I could wax lyrical about this book and its benefits for a couple of thousand words – or you could just buy it and read it.
I’ll start with what I thought was a question I would have liked a bit more time spent on, or where I think something could be added – the first is his definition of the gospel…
“The gospel is the announcement that God has revealed his kingdom and opened it up to sinners through the birth, teaching, miracles, death and resurrection of the Lord Jesus Christ, who will one day return to overthrow evil and consummate the kingdom for eternity… Any account of the Christian gospel that does not narrate the basic content of the books we rightly call the Gospels does not deserve to be called a “gospel outline”. It might be a true and accurate statement of biblical truths—and, for that reason, valuable and useful for our hearers—but it is not the gospel that Jesus said must be preached to all nations (Mark 13:10).”
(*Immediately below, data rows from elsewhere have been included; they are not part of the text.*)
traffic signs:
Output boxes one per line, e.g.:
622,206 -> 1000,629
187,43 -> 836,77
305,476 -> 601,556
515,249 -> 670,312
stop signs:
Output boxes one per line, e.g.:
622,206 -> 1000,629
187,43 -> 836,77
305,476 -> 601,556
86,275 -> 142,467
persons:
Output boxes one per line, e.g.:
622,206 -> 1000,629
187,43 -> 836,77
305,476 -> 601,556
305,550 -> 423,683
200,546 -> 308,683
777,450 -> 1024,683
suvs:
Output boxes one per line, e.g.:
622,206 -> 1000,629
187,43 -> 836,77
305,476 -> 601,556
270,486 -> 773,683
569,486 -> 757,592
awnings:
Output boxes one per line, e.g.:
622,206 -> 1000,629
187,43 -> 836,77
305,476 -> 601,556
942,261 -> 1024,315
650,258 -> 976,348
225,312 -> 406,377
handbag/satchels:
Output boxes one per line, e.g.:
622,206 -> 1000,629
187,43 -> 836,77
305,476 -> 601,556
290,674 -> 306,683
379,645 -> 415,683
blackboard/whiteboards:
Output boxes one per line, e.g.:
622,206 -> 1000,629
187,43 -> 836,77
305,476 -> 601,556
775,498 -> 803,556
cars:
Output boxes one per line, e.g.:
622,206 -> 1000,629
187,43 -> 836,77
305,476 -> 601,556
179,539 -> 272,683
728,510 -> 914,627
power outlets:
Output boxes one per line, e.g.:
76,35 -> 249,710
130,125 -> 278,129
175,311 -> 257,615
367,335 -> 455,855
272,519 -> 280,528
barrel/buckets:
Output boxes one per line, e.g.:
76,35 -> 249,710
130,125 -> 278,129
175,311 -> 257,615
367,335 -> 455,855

I largely agree. I think the best three word reduction of the gospel is “Jesus is Lord” – if it was six words it would be “the resurrection shows Jesus is Lord” – but reductions suffer because they are simplifications… I’d want to suggest that while this is an incredibly useful description of the Gospel, it kind of cuts loose the Old Testament, especially creation and fall – which, though I have hesitations about the predominant usage of 2 Ways to Live (seriously, how many other conversations do people walk up to somebody, and unless they’re a professional cartoonist, or playing pictionary, say “can I draw you a picture”), though I have hesitations about this use – starting the gospel account from creation and fall is, I think, an essential part of the gospel narrative, I think John’s gospel, in the prologue, agrees with me, as does Matthew with his fronting of the genealogy – so this insight isn’t precluded by the summary above. I just think making it explicit is useful.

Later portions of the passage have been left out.